# Required action:
Only the pictures are to be left out; set down the rest of the records exactly.

# Material provided:
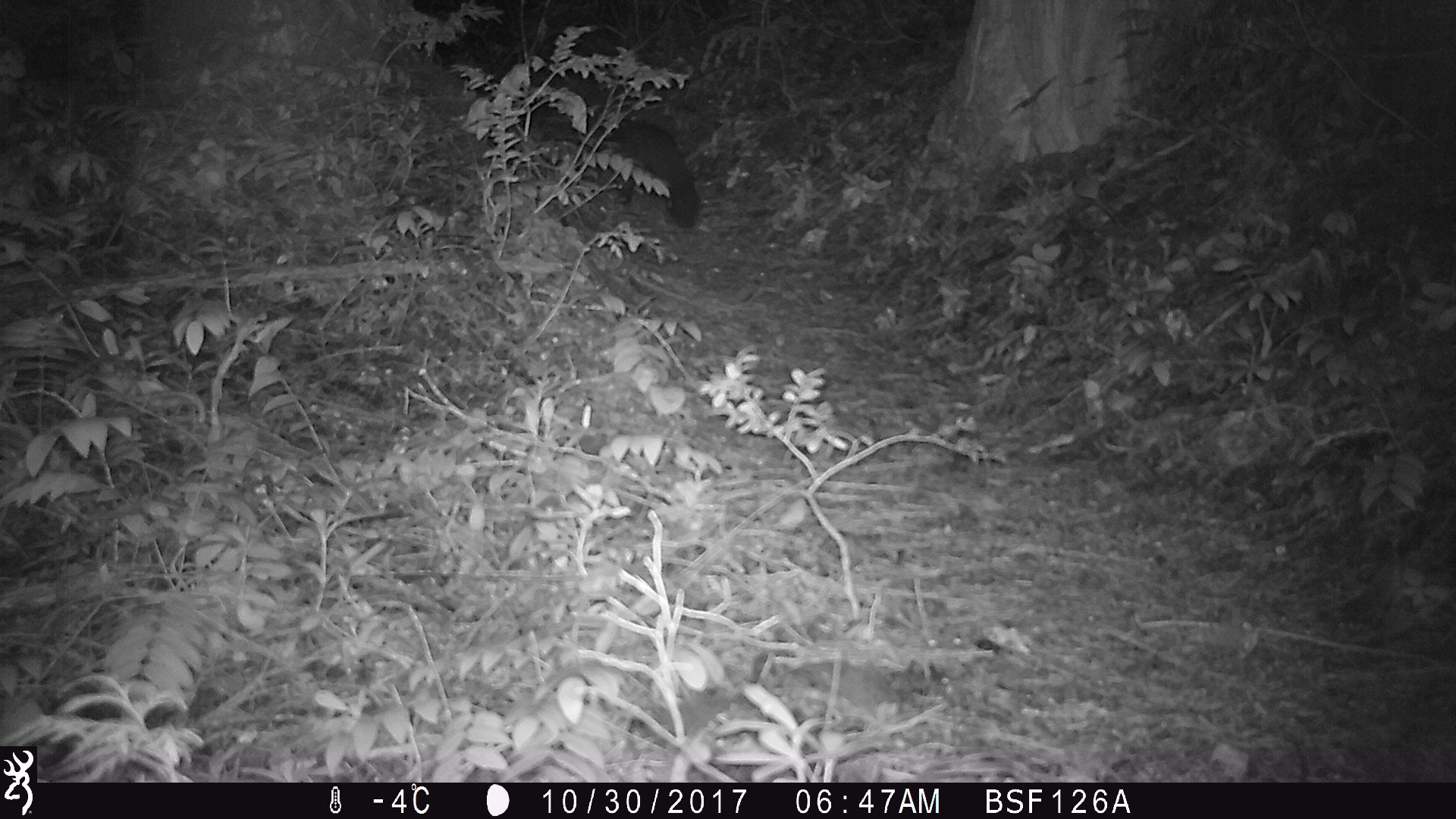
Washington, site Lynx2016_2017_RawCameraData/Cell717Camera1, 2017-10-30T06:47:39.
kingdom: Animalia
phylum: Chordata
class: Mammalia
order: Carnivora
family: Mustelidae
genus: Martes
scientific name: Martes americana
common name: american marten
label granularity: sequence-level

# Written answer:
Washington, site Lynx2016_2017_RawCameraData/Cell717Camera1, 2017-10-30T06:47:39.
kingdom: Animalia
phylum: Chordata
class: Mammalia
order: Carnivora
family: Mustelidae
genus: Martes
scientific name: Martes americana
common name: american marten
label granularity: sequence-level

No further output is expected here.